PAGE →
Court of Appeals of Arizona, First Division
Feb 9, 2023
1 CA-SA 23-0001 (Ariz. Ct. App. Feb. 9, 2023)

Opinion

1 CA-SA 23-0001

02-09-2023

ANN HOFFMAN, Petitioner, v. THE HONORABLE KEITH MILLER, Judge of the SUPERIOR COURT OF THE STATE OF ARIZONA, in and for the County of MARICOPA, Respondent Judge, v. MATTHEW HOFFMAN, Real Party in Interest

Berkshire Law Office, Tempe By Keith Berkshire, Alexandra Sandlin Counsel for Petitioner The Weingart Firm, PLLC, Tempe By Adam Weingart Co-Counsel for Real Party in Interest Hoffman Legal, LLC, Phoenix By Amy Wilkins Hoffman Co-Counsel for Real Party in Interest


Not for Publication - Rule 111(c), Rules of the Arizona Supreme Court

Petition for Special Action from the Superior Court in Maricopa County No. FN2022-090673 The Honorable Keith Miller, Judge

JURISDICTION ACCEPTED; RELIEF GRANTED

COUNSEL

Berkshire Law Office, Tempe By Keith Berkshire, Alexandra Sandlin Counsel for Petitioner

The Weingart Firm, PLLC, Tempe By Adam Weingart Co-Counsel for Real Party in Interest

Hoffman Legal, LLC, Phoenix By Amy Wilkins Hoffman Co-Counsel for Real Party in Interest

Presiding Judge Samuel A. Thumma delivered the decision of the Court, in which Judge Randall M. Howe and Chief Judge Kent E. Cattani joined.

Excerpts from a spatial dataset

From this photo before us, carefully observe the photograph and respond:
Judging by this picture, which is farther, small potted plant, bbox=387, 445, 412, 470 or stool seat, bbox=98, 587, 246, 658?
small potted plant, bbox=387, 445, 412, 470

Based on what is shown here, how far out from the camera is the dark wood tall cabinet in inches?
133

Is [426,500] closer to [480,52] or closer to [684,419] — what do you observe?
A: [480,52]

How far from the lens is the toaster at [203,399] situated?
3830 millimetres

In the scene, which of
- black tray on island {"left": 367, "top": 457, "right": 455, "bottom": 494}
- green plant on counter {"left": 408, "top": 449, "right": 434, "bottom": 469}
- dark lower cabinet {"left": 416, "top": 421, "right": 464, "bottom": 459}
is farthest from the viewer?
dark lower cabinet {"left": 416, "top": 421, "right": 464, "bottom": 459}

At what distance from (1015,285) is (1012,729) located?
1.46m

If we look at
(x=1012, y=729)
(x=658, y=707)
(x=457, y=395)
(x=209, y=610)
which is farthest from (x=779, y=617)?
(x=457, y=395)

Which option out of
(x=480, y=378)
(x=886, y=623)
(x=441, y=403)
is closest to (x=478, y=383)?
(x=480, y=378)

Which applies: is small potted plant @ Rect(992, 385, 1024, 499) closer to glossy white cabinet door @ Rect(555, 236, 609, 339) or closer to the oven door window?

WHAT TO WORK ON →
[1] List every judge named in the court decision, with each name as it appears there.
[2] Copy the stretch of the court decision that starts at the words "JURISDICTION ACCEPTED; RELIEF" and ends after the words "E. Cattani joined.".

SOLUTIONS TO THE PROBLEMS →
[1] Keith Miller; Samuel A. Thumma; Randall M. Howe; Kent E. Cattani

[2]
JURISDICTION ACCEPTED; RELIEF GRANTED

COUNSEL

Berkshire Law Office, Tempe By Keith Berkshire, Alexandra Sandlin Counsel for Petitioner

The Weingart Firm, PLLC, Tempe By Adam Weingart Co-Counsel for Real Party in Interest

Hoffman Legal, LLC, Phoenix By Amy Wilkins Hoffman Co-Counsel for Real Party in Interest

Presiding Judge Samuel A. Thumma delivered the decision of the Court, in which Judge Randall M. Howe and Chief Judge Kent E. Cattani joined.